(Records for processing Opens)

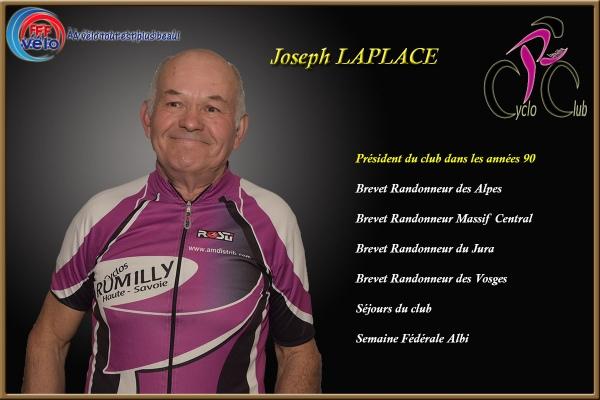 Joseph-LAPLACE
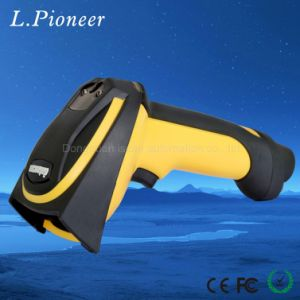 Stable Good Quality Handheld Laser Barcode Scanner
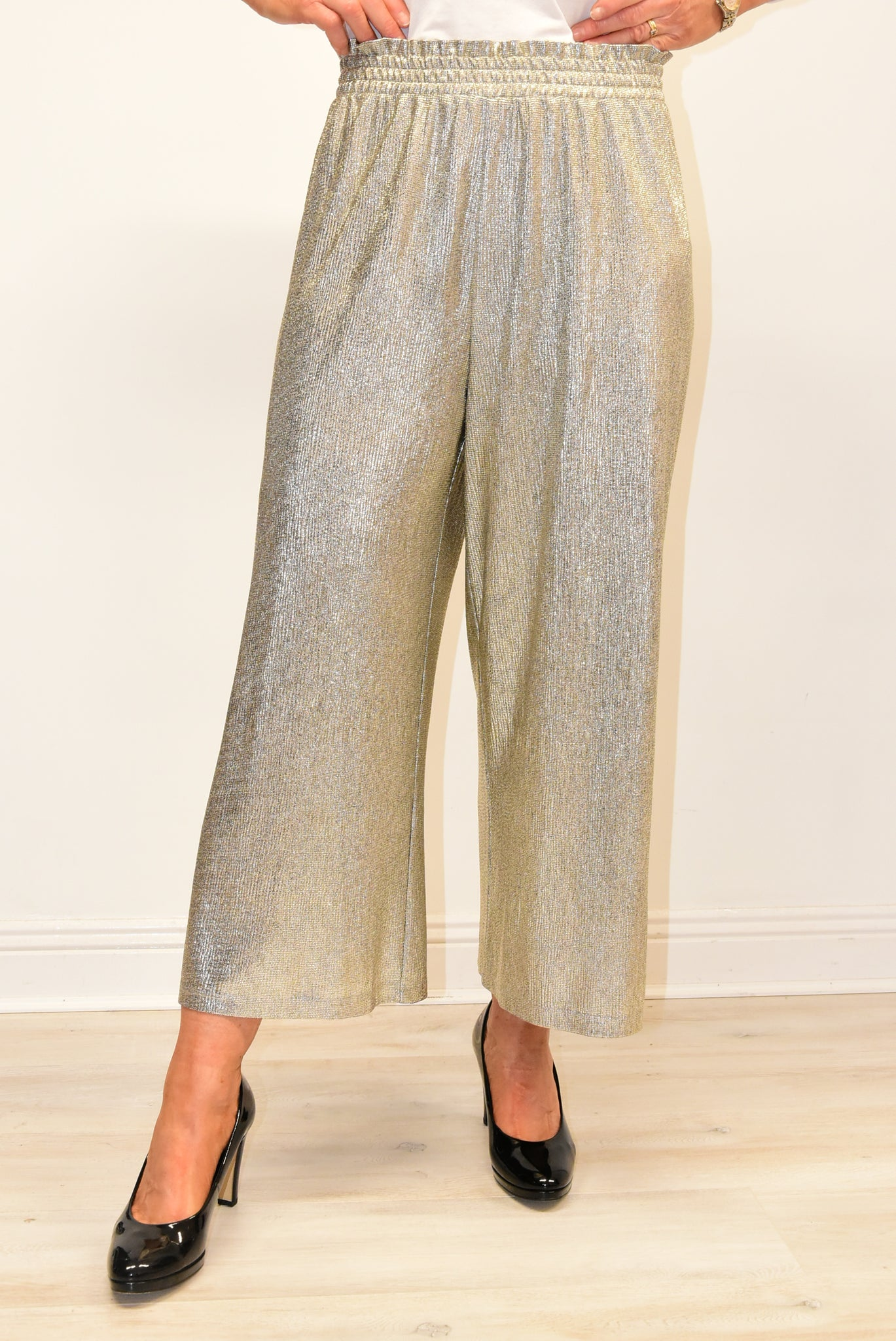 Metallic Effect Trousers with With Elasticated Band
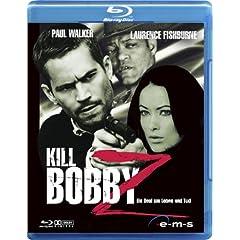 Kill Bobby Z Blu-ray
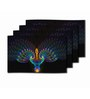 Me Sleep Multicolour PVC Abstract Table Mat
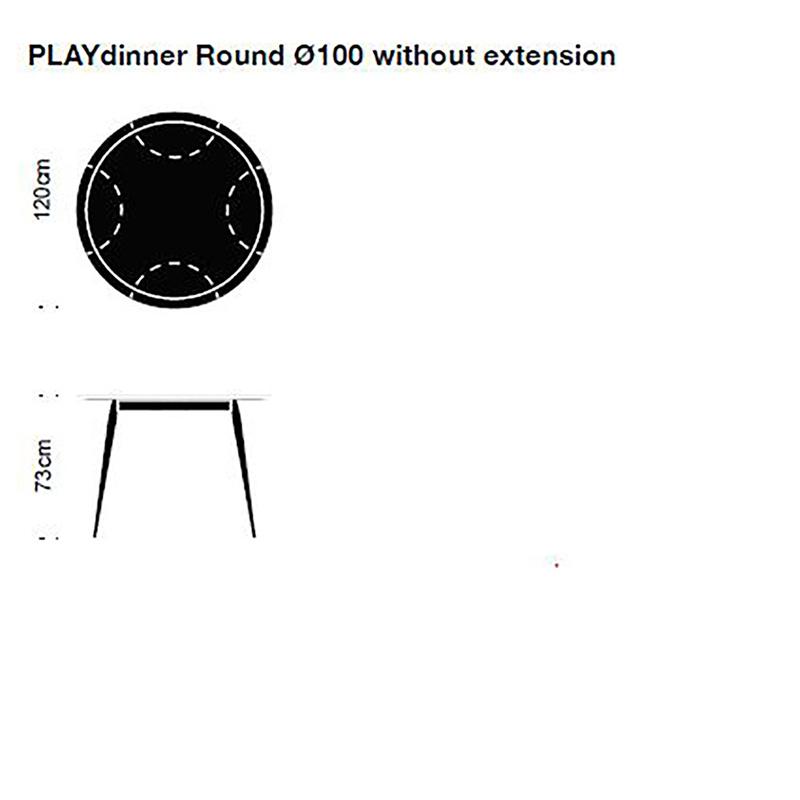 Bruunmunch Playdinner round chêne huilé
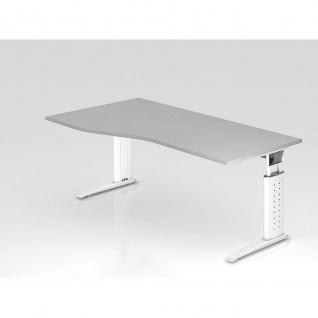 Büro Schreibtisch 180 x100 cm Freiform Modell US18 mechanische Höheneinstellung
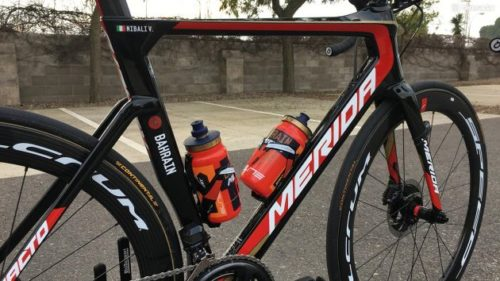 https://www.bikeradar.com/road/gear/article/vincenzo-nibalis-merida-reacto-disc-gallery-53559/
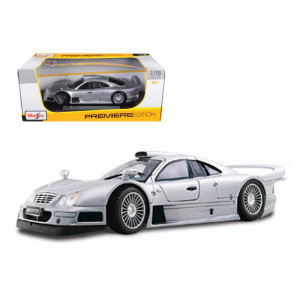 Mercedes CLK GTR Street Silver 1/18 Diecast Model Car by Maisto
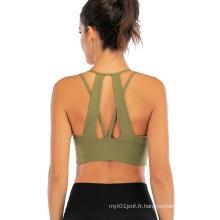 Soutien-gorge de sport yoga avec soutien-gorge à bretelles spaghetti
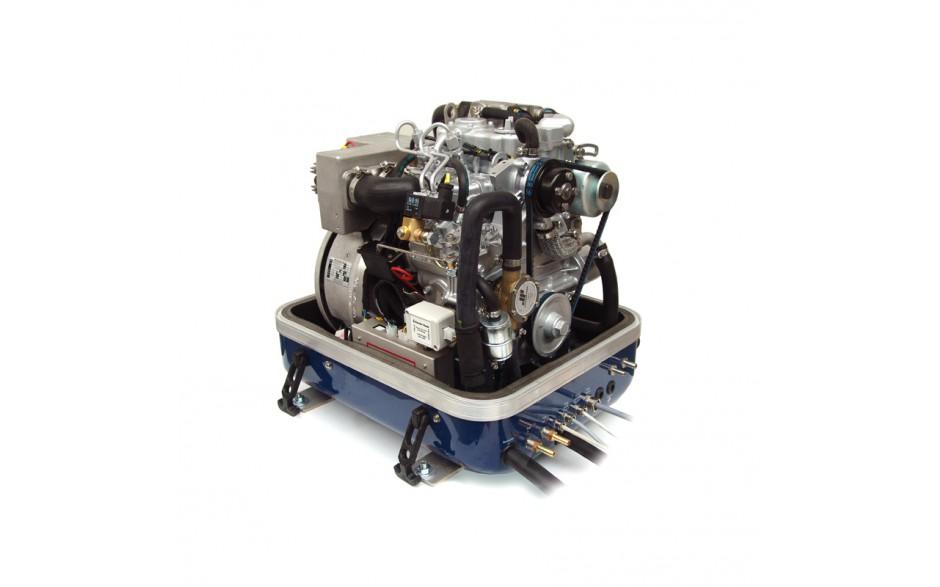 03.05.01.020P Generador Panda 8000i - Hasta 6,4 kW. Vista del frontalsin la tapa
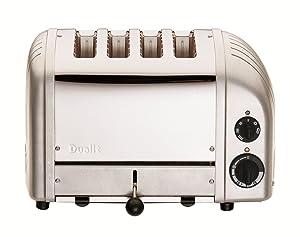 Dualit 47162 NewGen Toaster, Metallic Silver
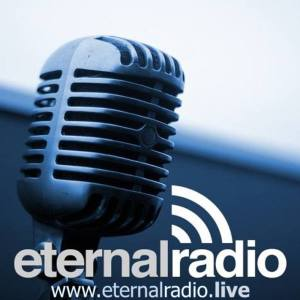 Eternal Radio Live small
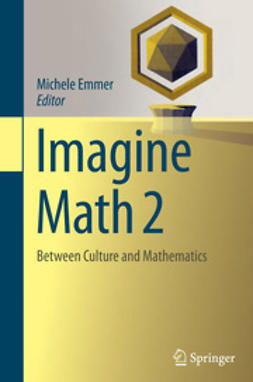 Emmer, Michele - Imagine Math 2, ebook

(Records for processing Closes)

Problem to work on: Copy all the records word for word and keep the pictures out.

Solution:
 Joseph-LAPLACE
 Stable Good Quality Handheld Laser Barcode Scanner
 Metallic Effect Trousers with With Elasticated Band
 Kill Bobby Z Blu-ray
 Me Sleep Multicolour PVC Abstract Table Mat
 Bruunmunch Playdinner round chêne huilé
 Büro Schreibtisch 180 x100 cm Freiform Modell US18 mechanische Höheneinstellung
 https://www.bikeradar.com/road/gear/article/vincenzo-nibalis-merida-reacto-disc-gallery-53559/
 Mercedes CLK GTR Street Silver 1/18 Diecast Model Car by Maisto
 Soutien-gorge de sport yoga avec soutien-gorge à bretelles spaghetti
 03.05.01.020P Generador Panda 8000i - Hasta 6,4 kW. Vista del frontalsin la tapa
 Dualit 47162 NewGen Toaster, Metallic Silver
 Eternal Radio Live small
 Emmer, Michele - Imagine Math 2, ebook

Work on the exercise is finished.